Texto apresentado:
——

A oferta está reduzida e muita da que há, passou a ser intragável. Na 6.ª feira, ao almoço, já não havia quase nada, então comprei um pastel de massa tenra que, de tão oleoso, me deixou mal disposto para o resto do dia.
No Domingo, ao pequeno-almoço continuava a haver pastéis de massa tenra, mas havia alguns tão queimados que só de olhar fazia impressão. Infelizmente poucas coisas mais havia e não faz sentido que num Domingo, às 10 da manhã, não exista quase nada para um pequeno-almoço.
Sentámo-nos a uma mesa suja, que tivemos que pedir para limpar, mas não sem antes termos ficado um longo período à espera, pois a loja estava vazia, mas não era só na montra da pastelaria. Estava vazia de clientes, e estava também vazia de funcionários, que estavam todos metidos lá para a copa, talvez também eles a tomar os seus pequenos almoços, pelo menos é a conclusão a que chego, tendo em consideração que quando alguém apareceu, vinha a mastigar.
Bem sei que não nos devemos guiar pelas aparências. É um erro comum e podemos estar a ser injustos, e aqui provavelmente até estarei, porque o facto de alguns funcionários terem o aspecto de terem fugido da prisão, não significa que tenham fugido da prisão, podem pura e simplesmente estar apenas em liberdade condicional.
Mesmo a maneira como se dirigem ao cliente passou a ser demasiado informal. Não quero que me tratem por doutor ou engenheiro, mas também não quero que me tratem por tu... Quer dizer, não é o "TU" que me incomoda, se for a ver bem a coisa. É a utilização de um "TU" que soa muito a reles, a ordinário. Acho que não me consigo explicar muito bem nesta matéria, mas dirigirem-se a mim com um "posso ajudar-te nalguma coisa" é muito diferente de um "então o que é que vais comer"... Não sei, aqui posso estar a ter um preciosismo que só acontece porque todo o conjunto é mau, mas realmente não me agrada.

——

Dados brutos:

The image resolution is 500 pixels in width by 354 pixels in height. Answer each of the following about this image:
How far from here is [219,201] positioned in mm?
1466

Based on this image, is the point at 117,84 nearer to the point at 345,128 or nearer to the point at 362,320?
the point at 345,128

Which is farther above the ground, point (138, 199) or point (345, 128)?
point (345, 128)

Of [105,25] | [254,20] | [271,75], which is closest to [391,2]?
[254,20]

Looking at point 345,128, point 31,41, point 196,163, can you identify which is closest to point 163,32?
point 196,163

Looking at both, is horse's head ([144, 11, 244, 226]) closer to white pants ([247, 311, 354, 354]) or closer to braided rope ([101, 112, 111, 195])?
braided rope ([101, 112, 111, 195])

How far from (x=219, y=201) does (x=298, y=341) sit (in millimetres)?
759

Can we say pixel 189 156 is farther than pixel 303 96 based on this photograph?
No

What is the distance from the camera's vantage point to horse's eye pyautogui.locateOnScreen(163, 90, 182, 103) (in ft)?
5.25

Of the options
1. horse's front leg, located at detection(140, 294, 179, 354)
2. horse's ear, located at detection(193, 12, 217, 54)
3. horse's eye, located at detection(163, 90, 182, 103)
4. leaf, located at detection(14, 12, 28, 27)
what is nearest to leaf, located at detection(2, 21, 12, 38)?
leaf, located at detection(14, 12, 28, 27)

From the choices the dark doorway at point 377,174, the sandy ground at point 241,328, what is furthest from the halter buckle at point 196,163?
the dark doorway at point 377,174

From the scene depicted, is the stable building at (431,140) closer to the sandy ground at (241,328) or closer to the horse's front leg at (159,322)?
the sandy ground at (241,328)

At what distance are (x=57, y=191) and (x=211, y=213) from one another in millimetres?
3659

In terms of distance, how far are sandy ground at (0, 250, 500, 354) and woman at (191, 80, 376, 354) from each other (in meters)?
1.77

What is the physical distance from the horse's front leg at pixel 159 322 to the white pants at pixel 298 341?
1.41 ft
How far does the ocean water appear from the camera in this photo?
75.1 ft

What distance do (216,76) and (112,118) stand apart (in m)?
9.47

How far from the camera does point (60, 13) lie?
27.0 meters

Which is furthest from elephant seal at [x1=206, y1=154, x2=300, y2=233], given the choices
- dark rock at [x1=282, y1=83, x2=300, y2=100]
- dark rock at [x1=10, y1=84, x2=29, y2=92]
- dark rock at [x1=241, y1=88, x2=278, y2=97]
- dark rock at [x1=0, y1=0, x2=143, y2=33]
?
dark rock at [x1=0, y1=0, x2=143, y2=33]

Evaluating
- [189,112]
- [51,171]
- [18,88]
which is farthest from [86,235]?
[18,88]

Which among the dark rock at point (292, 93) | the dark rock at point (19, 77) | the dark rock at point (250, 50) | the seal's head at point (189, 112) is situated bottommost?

——

Requisitos:
a – No texto sobre a pastelaria, o que foi comprado ao almoço de sexta-feira?
b – Repita, do texto sobre a pastelaria, tudo o que vai desde "No Domingo, ao" até "vinha a mastigar.".

Lista de soluções:
a – Um pastel de massa tenra.

b –
No Domingo, ao pequeno-almoço continuava a haver pastéis de massa tenra, mas havia alguns tão queimados que só de olhar fazia impressão. Infelizmente poucas coisas mais havia e não faz sentido que num Domingo, às 10 da manhã, não exista quase nada para um pequeno-almoço.
Sentámo-nos a uma mesa suja, que tivemos que pedir para limpar, mas não sem antes termos ficado um longo período à espera, pois a loja estava vazia, mas não era só na montra da pastelaria. Estava vazia de clientes, e estava também vazia de funcionários, que estavam todos metidos lá para a copa, talvez também eles a tomar os seus pequenos almoços, pelo menos é a conclusão a que chego, tendo em consideração que quando alguém apareceu, vinha a mastigar.